## RECORDS FOR PROCESSING
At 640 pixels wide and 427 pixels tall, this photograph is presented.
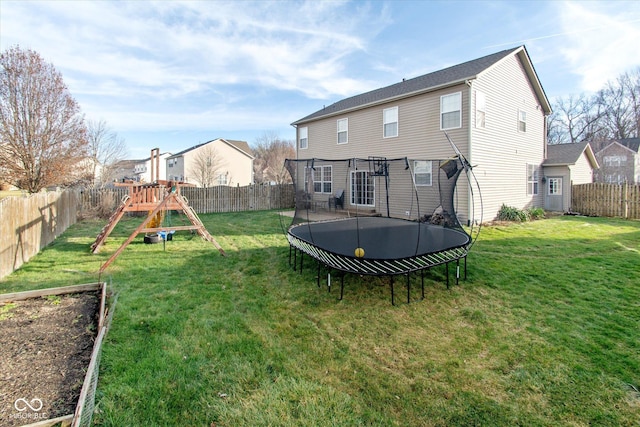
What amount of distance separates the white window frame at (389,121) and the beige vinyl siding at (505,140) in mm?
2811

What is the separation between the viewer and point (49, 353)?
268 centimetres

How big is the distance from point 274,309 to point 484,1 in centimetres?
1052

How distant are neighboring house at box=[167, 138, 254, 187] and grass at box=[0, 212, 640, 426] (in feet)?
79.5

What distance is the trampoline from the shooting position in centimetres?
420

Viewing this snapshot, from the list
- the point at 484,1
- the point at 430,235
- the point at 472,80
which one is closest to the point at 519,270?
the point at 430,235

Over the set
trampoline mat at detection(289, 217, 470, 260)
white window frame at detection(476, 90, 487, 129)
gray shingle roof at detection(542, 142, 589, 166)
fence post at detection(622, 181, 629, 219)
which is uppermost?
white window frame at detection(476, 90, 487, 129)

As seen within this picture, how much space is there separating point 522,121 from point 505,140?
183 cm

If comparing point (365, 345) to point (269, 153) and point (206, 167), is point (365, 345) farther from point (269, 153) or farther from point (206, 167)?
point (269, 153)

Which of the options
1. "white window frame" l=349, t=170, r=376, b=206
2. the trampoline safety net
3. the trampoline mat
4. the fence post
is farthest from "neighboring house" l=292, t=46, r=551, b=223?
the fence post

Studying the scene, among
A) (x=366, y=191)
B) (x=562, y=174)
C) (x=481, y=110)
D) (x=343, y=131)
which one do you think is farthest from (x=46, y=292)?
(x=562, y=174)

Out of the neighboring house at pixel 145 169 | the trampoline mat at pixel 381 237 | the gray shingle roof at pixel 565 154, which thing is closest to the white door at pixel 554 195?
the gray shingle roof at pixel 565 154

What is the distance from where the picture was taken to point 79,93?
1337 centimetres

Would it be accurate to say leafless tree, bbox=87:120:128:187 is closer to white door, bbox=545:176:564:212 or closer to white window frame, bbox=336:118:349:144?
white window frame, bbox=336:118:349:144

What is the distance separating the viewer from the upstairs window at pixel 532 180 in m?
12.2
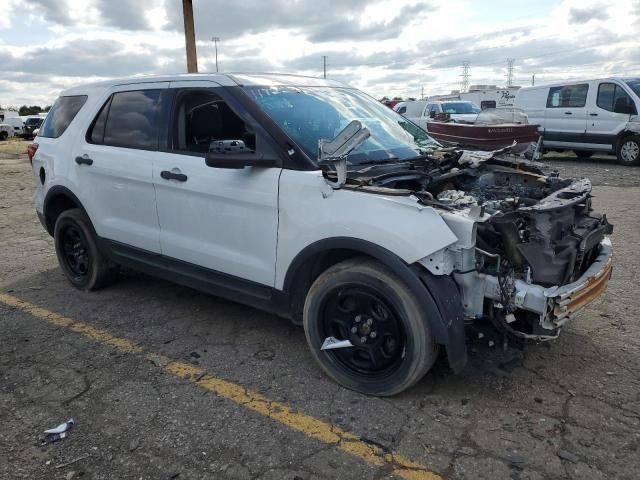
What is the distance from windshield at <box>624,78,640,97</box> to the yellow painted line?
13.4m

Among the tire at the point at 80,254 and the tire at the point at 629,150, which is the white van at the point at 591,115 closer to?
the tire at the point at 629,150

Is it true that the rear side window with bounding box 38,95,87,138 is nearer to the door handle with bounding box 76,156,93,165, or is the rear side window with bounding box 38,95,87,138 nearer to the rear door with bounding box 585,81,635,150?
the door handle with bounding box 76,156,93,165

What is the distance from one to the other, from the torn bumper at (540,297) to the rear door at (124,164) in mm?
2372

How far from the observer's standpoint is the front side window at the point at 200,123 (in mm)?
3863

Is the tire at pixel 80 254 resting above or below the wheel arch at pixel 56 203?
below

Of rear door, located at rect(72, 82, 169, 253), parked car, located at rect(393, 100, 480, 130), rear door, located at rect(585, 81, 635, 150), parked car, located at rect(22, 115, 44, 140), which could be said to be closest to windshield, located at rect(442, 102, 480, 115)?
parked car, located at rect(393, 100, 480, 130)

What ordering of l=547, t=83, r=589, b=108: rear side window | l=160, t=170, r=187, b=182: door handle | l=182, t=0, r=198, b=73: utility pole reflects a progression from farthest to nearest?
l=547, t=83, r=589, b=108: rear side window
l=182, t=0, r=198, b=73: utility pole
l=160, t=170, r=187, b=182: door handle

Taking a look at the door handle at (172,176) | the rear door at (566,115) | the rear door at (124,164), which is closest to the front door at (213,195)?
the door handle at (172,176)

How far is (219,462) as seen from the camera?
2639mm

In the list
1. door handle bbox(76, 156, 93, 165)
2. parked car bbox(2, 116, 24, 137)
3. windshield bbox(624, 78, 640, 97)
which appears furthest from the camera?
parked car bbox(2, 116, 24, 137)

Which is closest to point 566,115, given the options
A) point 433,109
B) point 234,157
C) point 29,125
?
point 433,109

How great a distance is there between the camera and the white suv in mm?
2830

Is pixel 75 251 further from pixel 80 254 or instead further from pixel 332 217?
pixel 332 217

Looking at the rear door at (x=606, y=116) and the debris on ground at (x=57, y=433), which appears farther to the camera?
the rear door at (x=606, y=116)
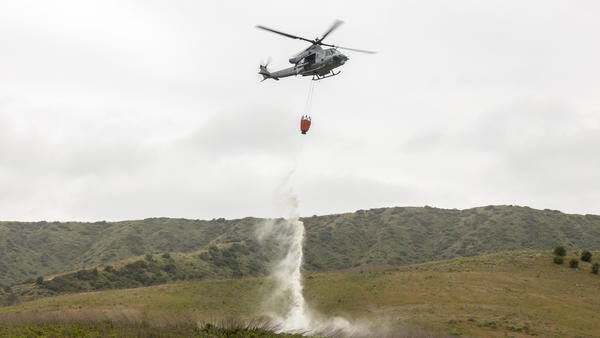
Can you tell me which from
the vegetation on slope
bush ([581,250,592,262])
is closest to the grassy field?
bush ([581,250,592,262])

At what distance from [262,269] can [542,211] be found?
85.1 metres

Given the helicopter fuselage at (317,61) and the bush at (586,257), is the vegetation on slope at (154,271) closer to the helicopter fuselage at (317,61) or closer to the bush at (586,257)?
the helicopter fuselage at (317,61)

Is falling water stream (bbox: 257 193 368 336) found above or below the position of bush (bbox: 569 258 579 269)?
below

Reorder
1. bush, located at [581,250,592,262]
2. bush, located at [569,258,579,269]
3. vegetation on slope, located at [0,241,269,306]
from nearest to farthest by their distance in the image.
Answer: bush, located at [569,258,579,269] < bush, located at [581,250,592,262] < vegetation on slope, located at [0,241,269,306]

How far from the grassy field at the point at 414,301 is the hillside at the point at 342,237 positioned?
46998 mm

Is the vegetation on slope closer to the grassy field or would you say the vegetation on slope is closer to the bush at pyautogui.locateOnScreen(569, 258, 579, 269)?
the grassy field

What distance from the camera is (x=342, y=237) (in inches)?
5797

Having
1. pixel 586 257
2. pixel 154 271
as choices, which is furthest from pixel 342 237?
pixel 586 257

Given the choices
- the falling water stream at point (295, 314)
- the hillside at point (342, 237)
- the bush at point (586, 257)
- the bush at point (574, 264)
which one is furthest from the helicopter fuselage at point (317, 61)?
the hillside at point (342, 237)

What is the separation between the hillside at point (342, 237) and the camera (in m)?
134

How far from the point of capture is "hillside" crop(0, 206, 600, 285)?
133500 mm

## TASK DESCRIPTION
Switch every "neighboring house" in the rows above to "adjacent house" and give the rows again with nothing else changed, leaving out the pictures.

## PROBLEM SOLUTION
At 640 pixels wide and 427 pixels tall, this photograph is presented.
What amount of distance separates the white window frame at (389,121) and the beige vinyl siding at (505,140) in mm?
2811

What is the separation between the viewer and point (49, 353)?
268 centimetres

How big is the distance from point 274,309 to point 484,1 in centimetres?
1052

How distant are adjacent house at box=[167, 138, 254, 187] and grass at box=[0, 212, 640, 426] (in feet)?
79.5

What distance is the trampoline from the shooting position in centimetres?
420

Viewing this snapshot, from the list
- the point at 484,1
- the point at 430,235
- the point at 472,80
which one is closest to the point at 519,270?
the point at 430,235

Over the set
trampoline mat at detection(289, 217, 470, 260)
white window frame at detection(476, 90, 487, 129)
gray shingle roof at detection(542, 142, 589, 166)
fence post at detection(622, 181, 629, 219)
which is uppermost?
white window frame at detection(476, 90, 487, 129)

As seen within this picture, how much space is there separating point 522,121 from point 505,140?
183 cm

If comparing point (365, 345) to point (269, 153) and point (206, 167), is point (365, 345) farther from point (269, 153) or farther from point (206, 167)?
point (269, 153)

Which of the options
1. "white window frame" l=349, t=170, r=376, b=206
2. the trampoline safety net
3. the trampoline mat
4. the fence post
is farthest from "adjacent house" l=292, t=46, r=551, b=223?
the fence post

Studying the scene, among
A) (x=366, y=191)
B) (x=562, y=174)
C) (x=481, y=110)
D) (x=343, y=131)
which one do you think is farthest from (x=46, y=292)?
(x=562, y=174)

Out of the adjacent house at pixel 145 169 | the trampoline mat at pixel 381 237 | the gray shingle roof at pixel 565 154, which thing is closest to the white door at pixel 554 195?
the gray shingle roof at pixel 565 154

What is the distance from where the picture was taken to point 79,93?
1337 centimetres

Would it be accurate to say leafless tree, bbox=87:120:128:187 is closer to white door, bbox=545:176:564:212 or closer to white window frame, bbox=336:118:349:144?
white window frame, bbox=336:118:349:144

What is the distance separating the viewer from the upstairs window at pixel 532 180 in m?
12.2
What is the distance from windshield at <box>624,78,640,97</box> to the yellow painted line?
13.4m

Among the tire at the point at 80,254 and the tire at the point at 629,150, which is the white van at the point at 591,115 closer to?
the tire at the point at 629,150

Is it true that the rear side window with bounding box 38,95,87,138 is nearer to the door handle with bounding box 76,156,93,165, or is the rear side window with bounding box 38,95,87,138 nearer to the rear door with bounding box 585,81,635,150?
the door handle with bounding box 76,156,93,165

What is the distance from one to the other, from the torn bumper at (540,297) to the rear door at (124,164) in mm?
2372

How far from the observer's standpoint is the front side window at the point at 200,123 (in mm)?
3863

Is the tire at pixel 80 254 resting above or below the wheel arch at pixel 56 203?
below

Of rear door, located at rect(72, 82, 169, 253), parked car, located at rect(393, 100, 480, 130), rear door, located at rect(585, 81, 635, 150), parked car, located at rect(22, 115, 44, 140), which could be said to be closest to windshield, located at rect(442, 102, 480, 115)?
parked car, located at rect(393, 100, 480, 130)

What ordering of l=547, t=83, r=589, b=108: rear side window | l=160, t=170, r=187, b=182: door handle | l=182, t=0, r=198, b=73: utility pole reflects a progression from farthest to nearest?
l=547, t=83, r=589, b=108: rear side window
l=182, t=0, r=198, b=73: utility pole
l=160, t=170, r=187, b=182: door handle

Taking a look at the door handle at (172,176) | the rear door at (566,115) | the rear door at (124,164), which is closest to the front door at (213,195)?
the door handle at (172,176)

How far is (219,462) as seen from the camera?
2639mm

In the list
1. door handle bbox(76, 156, 93, 165)
2. parked car bbox(2, 116, 24, 137)
3. windshield bbox(624, 78, 640, 97)
which appears furthest from the camera?
parked car bbox(2, 116, 24, 137)

Which is closest to point 566,115, given the options
A) point 433,109
B) point 234,157
C) point 29,125
?
point 433,109

How great a distance is there between the camera and the white suv in mm?
2830

Is pixel 75 251 further from pixel 80 254 or instead further from pixel 332 217?
pixel 332 217

Looking at the rear door at (x=606, y=116) and the debris on ground at (x=57, y=433), which appears farther to the camera?
the rear door at (x=606, y=116)
Can you tell me which from
the vegetation on slope
bush ([581,250,592,262])
is closest to the grassy field?
bush ([581,250,592,262])

At what distance from [262,269] can [542,211] be found?
85.1 metres

Given the helicopter fuselage at (317,61) and the bush at (586,257), is the vegetation on slope at (154,271) closer to the helicopter fuselage at (317,61) or closer to the bush at (586,257)?
the helicopter fuselage at (317,61)

Is falling water stream (bbox: 257 193 368 336) found above or below the position of bush (bbox: 569 258 579 269)?
below

Reorder
1. bush, located at [581,250,592,262]
2. bush, located at [569,258,579,269]
3. vegetation on slope, located at [0,241,269,306]
from nearest to farthest by their distance in the image.
Answer: bush, located at [569,258,579,269] < bush, located at [581,250,592,262] < vegetation on slope, located at [0,241,269,306]

How far from the grassy field at the point at 414,301 is the hillside at the point at 342,237 positioned?
46998 mm

Is the vegetation on slope closer to the grassy field or would you say the vegetation on slope is closer to the bush at pyautogui.locateOnScreen(569, 258, 579, 269)?
the grassy field

What distance from the camera is (x=342, y=237) (in inches)?
5797

Having
1. pixel 586 257
2. pixel 154 271
as choices, which is furthest from pixel 342 237?
pixel 586 257

Given the choices
- the falling water stream at point (295, 314)
- the hillside at point (342, 237)
- the bush at point (586, 257)
- the bush at point (574, 264)
which one is furthest from the helicopter fuselage at point (317, 61)?
the hillside at point (342, 237)

What is the separation between the hillside at point (342, 237) and the camera (in m)?
134

How far from the point of capture is "hillside" crop(0, 206, 600, 285)?
133500 mm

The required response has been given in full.